▶ _INFORMATION SUPPLIED_:
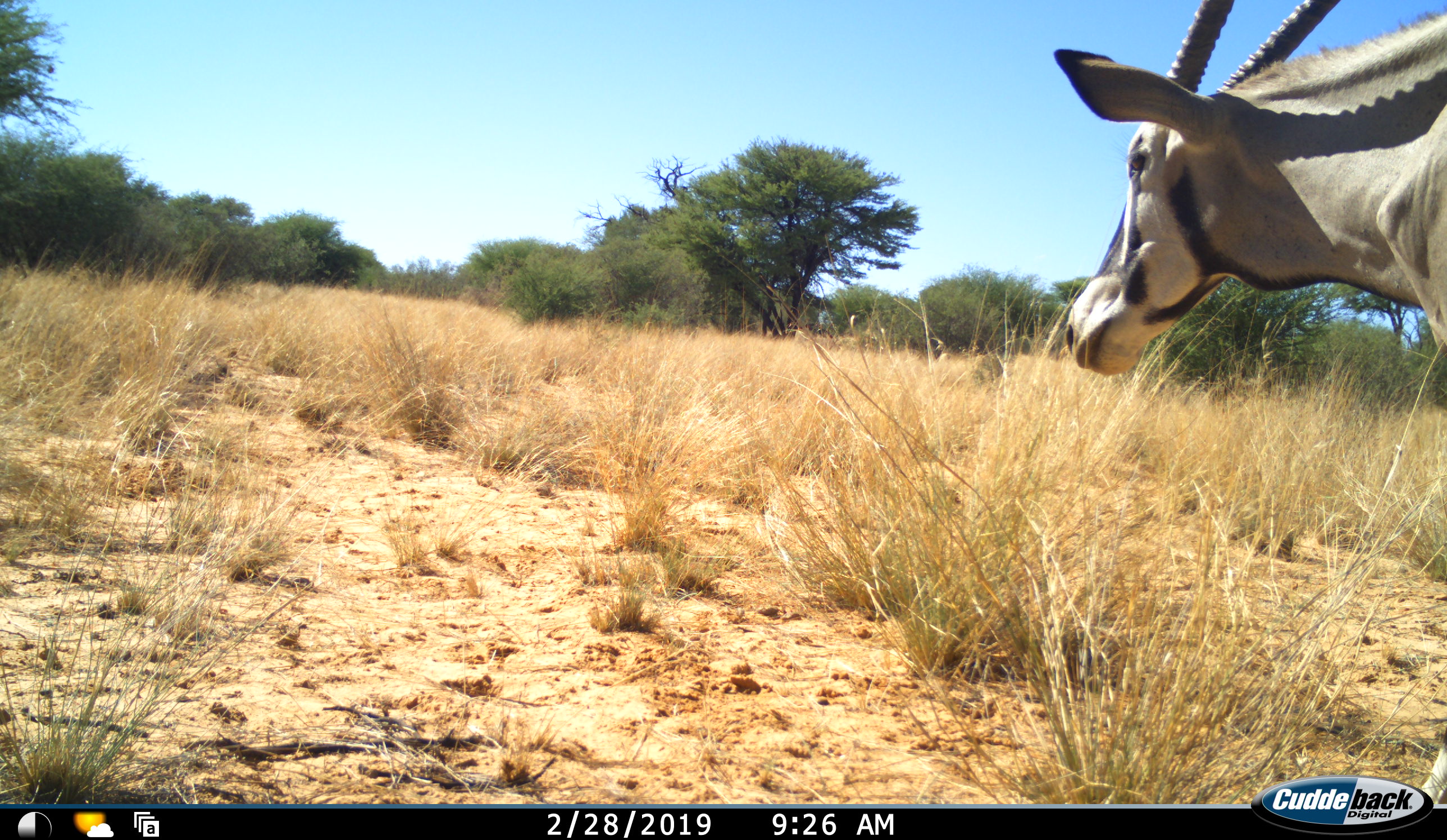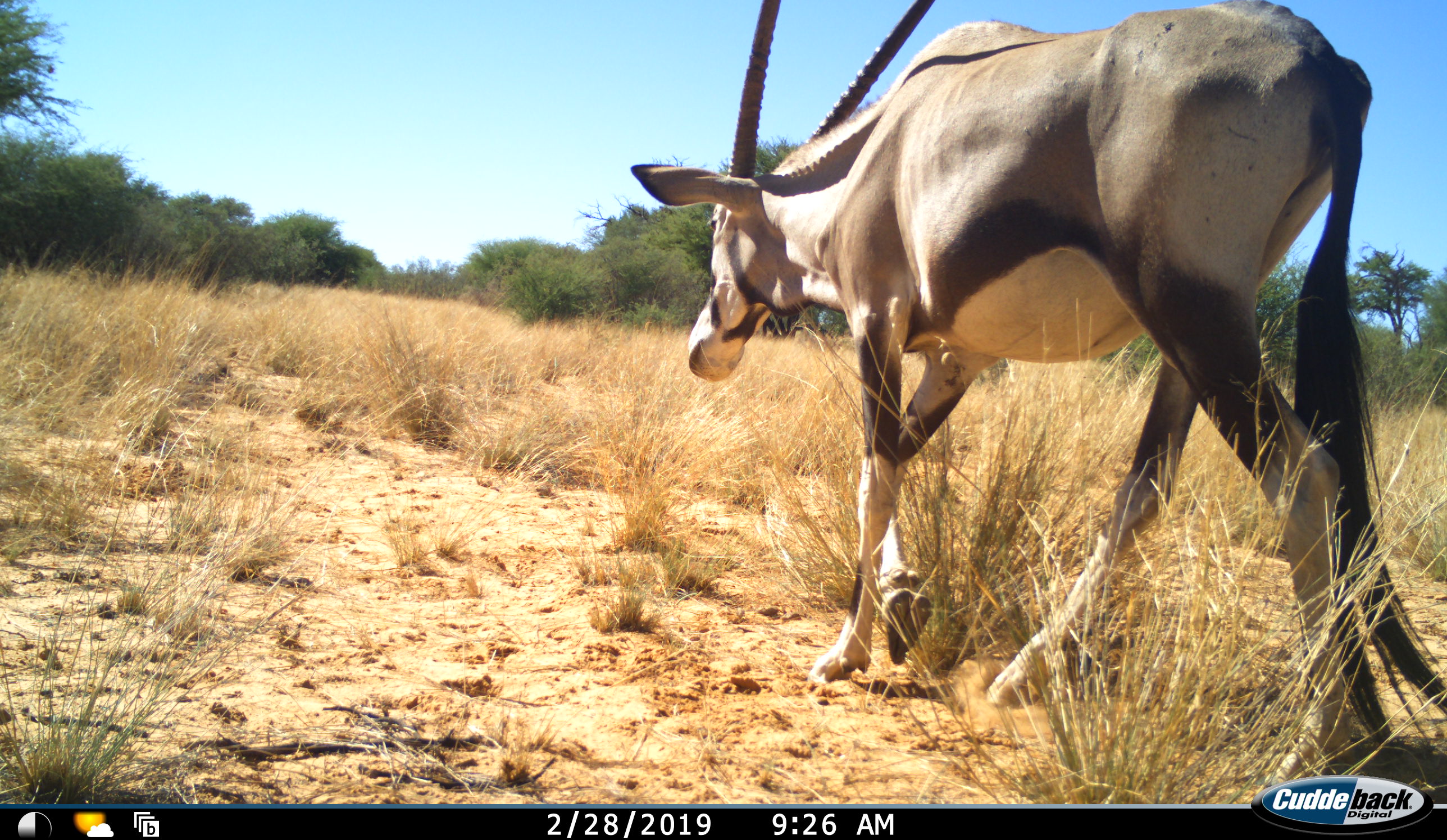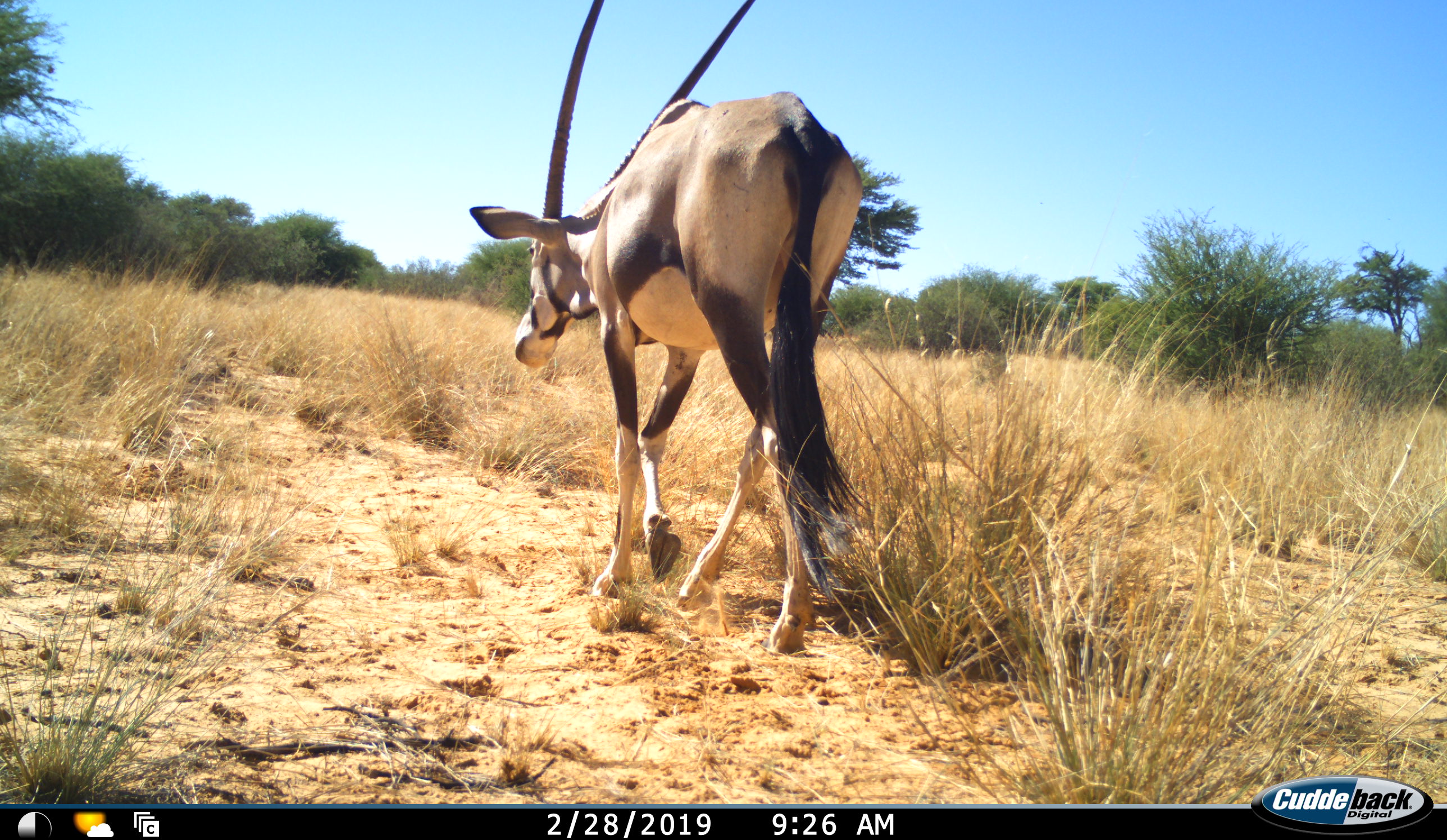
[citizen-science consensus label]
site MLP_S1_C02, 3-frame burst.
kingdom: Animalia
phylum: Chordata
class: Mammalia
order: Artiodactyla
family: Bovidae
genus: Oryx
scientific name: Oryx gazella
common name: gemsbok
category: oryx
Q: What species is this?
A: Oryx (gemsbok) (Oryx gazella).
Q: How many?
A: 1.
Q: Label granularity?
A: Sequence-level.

▶ _TASK REQUIREMENTS_:
Reproduce the material above verbatim; omit every picture.

▶ _SOLUTION TO THIS TASK_:
[citizen-science consensus label]
site MLP_S1_C02, 3-frame burst.
kingdom: Animalia
phylum: Chordata
class: Mammalia
order: Artiodactyla
family: Bovidae
genus: Oryx
scientific name: Oryx gazella
common name: gemsbok
category: oryx
Q: What species is this?
A: Oryx (gemsbok) (Oryx gazella).
Q: How many?
A: 1.
Q: Label granularity?
A: Sequence-level.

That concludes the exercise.